The social network is reportedly developing a new feature that would let users of its Facebook Messenger app send and receive money.

Security researcher Andrew Aude has found the new feature embedded in the existing smartphone app and, he claims, all that Facebook would need to do is activate it for it to go live within Messenger.

The payment option would work just like attaching an image to a message, but rather than sending a picture, money would be attached via a debit card, the details of which would need to be entered into the app.

Google already lets users in the U.S. e-mail each other money if one or both parties use Google Wallet, its mobile payments app. Japan’s Rakuten Bank has taken things one step further.

Since August, its customers have been able to use Facebook to transfer money via its banking app. There’s no need to know a friend’s banking details, simply select their Facebook profile. If that person holds an account with the bank, the transfer is seamless. If not, he or she gets a Facebook message pointing to a secure URL where the transfer can be validated instead.

SET TASK 1 — Return the rows exactly as they appear, from the line containing "Of [753,256], [211,252], [561,31], [817,335], which" through the end of the rows, leaving out the pictures.
The article above and the rows that come next have nothing to do with each other.

[Spatial data with pictures]
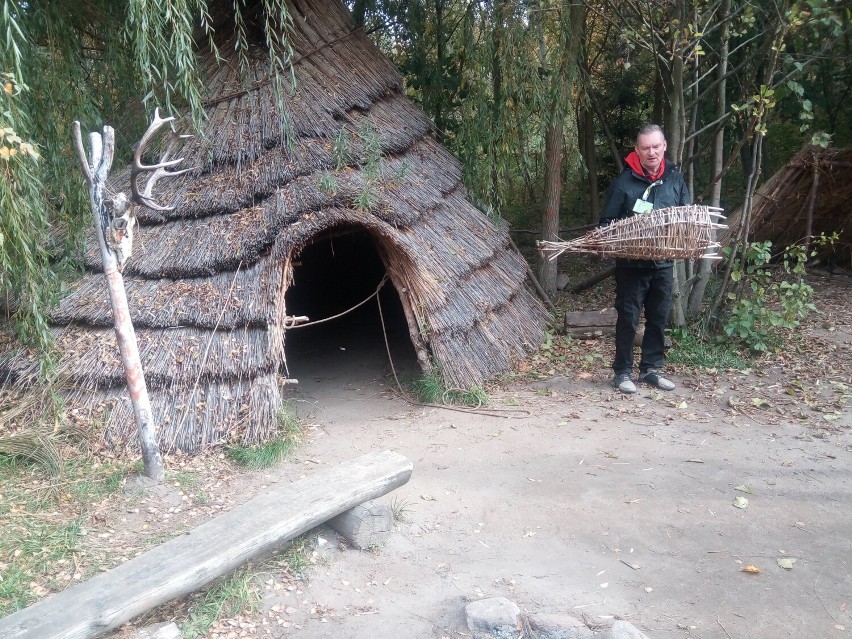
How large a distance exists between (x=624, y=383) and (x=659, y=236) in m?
1.31

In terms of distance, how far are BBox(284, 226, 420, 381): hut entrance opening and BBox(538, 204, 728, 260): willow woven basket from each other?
189 cm

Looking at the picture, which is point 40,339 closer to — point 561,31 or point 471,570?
point 471,570

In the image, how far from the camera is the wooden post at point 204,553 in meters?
2.72

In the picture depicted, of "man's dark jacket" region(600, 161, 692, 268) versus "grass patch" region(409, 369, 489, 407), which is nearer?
"man's dark jacket" region(600, 161, 692, 268)

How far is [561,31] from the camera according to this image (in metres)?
6.56

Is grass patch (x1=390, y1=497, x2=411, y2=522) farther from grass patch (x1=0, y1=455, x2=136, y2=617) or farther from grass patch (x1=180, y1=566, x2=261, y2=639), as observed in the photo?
grass patch (x1=0, y1=455, x2=136, y2=617)

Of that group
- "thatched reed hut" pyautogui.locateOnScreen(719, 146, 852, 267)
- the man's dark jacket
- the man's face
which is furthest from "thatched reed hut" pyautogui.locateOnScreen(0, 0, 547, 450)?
"thatched reed hut" pyautogui.locateOnScreen(719, 146, 852, 267)

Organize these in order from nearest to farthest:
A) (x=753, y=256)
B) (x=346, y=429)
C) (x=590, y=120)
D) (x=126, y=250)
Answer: (x=126, y=250)
(x=346, y=429)
(x=753, y=256)
(x=590, y=120)

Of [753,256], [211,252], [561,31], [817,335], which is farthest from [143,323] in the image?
[817,335]

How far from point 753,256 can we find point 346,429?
376 cm

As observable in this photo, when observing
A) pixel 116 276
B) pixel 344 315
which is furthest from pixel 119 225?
pixel 344 315

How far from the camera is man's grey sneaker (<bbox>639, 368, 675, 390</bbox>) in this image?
567 cm

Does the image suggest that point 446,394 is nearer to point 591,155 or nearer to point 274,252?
point 274,252

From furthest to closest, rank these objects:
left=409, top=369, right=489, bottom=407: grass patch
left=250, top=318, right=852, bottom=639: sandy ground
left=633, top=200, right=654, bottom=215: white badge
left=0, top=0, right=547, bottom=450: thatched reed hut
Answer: left=409, top=369, right=489, bottom=407: grass patch, left=633, top=200, right=654, bottom=215: white badge, left=0, top=0, right=547, bottom=450: thatched reed hut, left=250, top=318, right=852, bottom=639: sandy ground
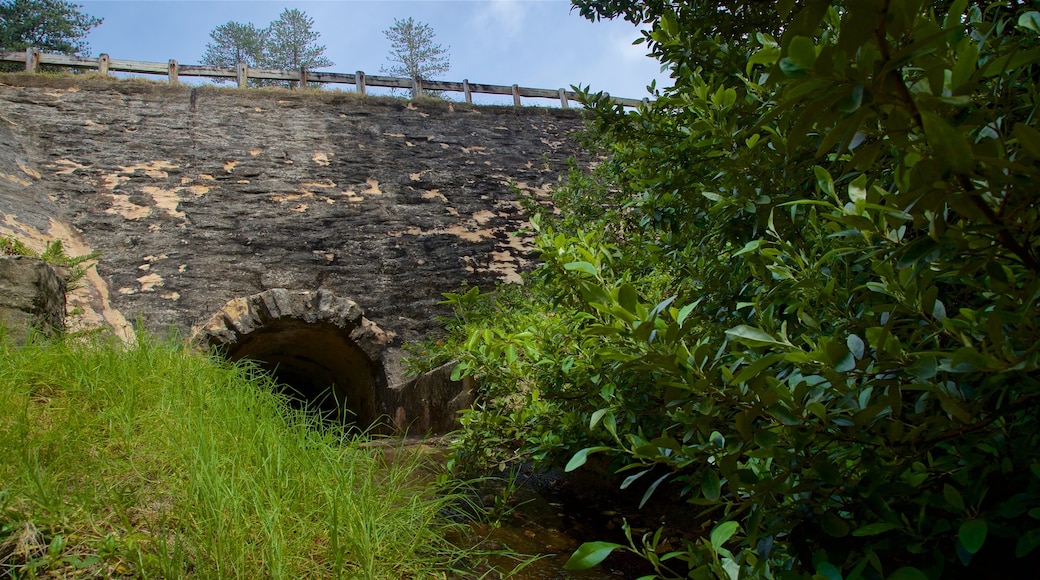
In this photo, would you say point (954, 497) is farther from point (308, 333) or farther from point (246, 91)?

SET TASK 2 — Resume the article about money transfers through Facebook Messenger from where it stops.

ANSWER 1 —
Of [753,256], [211,252], [561,31], [817,335], which is farthest from [143,323] in the image?
[817,335]

How far from point 753,256 can we find point 346,429?
376 cm

As observable in this photo, when observing
A) pixel 116 276
B) pixel 344 315
which is furthest from pixel 119 225?
pixel 344 315

How far from the camera is man's grey sneaker (<bbox>639, 368, 675, 390</bbox>) in this image?
567 cm

Does the image suggest that point 446,394 is nearer to point 591,155 or nearer to point 274,252?
point 274,252

From furthest to closest, rank these objects:
left=409, top=369, right=489, bottom=407: grass patch
left=250, top=318, right=852, bottom=639: sandy ground
left=633, top=200, right=654, bottom=215: white badge
left=0, top=0, right=547, bottom=450: thatched reed hut
Answer: left=409, top=369, right=489, bottom=407: grass patch, left=633, top=200, right=654, bottom=215: white badge, left=0, top=0, right=547, bottom=450: thatched reed hut, left=250, top=318, right=852, bottom=639: sandy ground
In this photo, would you say point (954, 497) is farther from point (308, 333) or farther from point (246, 91)?

ANSWER 2 —
Despite being begrudgingly adopted — it is no longer possible to use the standalone Facebook smartphone app to send a message to another user —Facebook Messenger is currently the most widely used messaging app in the U.S. According to Parks Associates, 53% of smartphone owners currently use it. And adding a mobile payments feature to the app could make it more popular still.

Tech companies, from Google to PayPal and now Apple are all fixated on replacing physical wallets and cash with apps and smartphones. However, they all face serious challenges in consigning cash and credit cards to history. Credit cards don’t run out of power (smartphones do) and every physical store accepts cash as payment and doesn’t need to update any of its systems in order to continue doing so — unlike virtual cash.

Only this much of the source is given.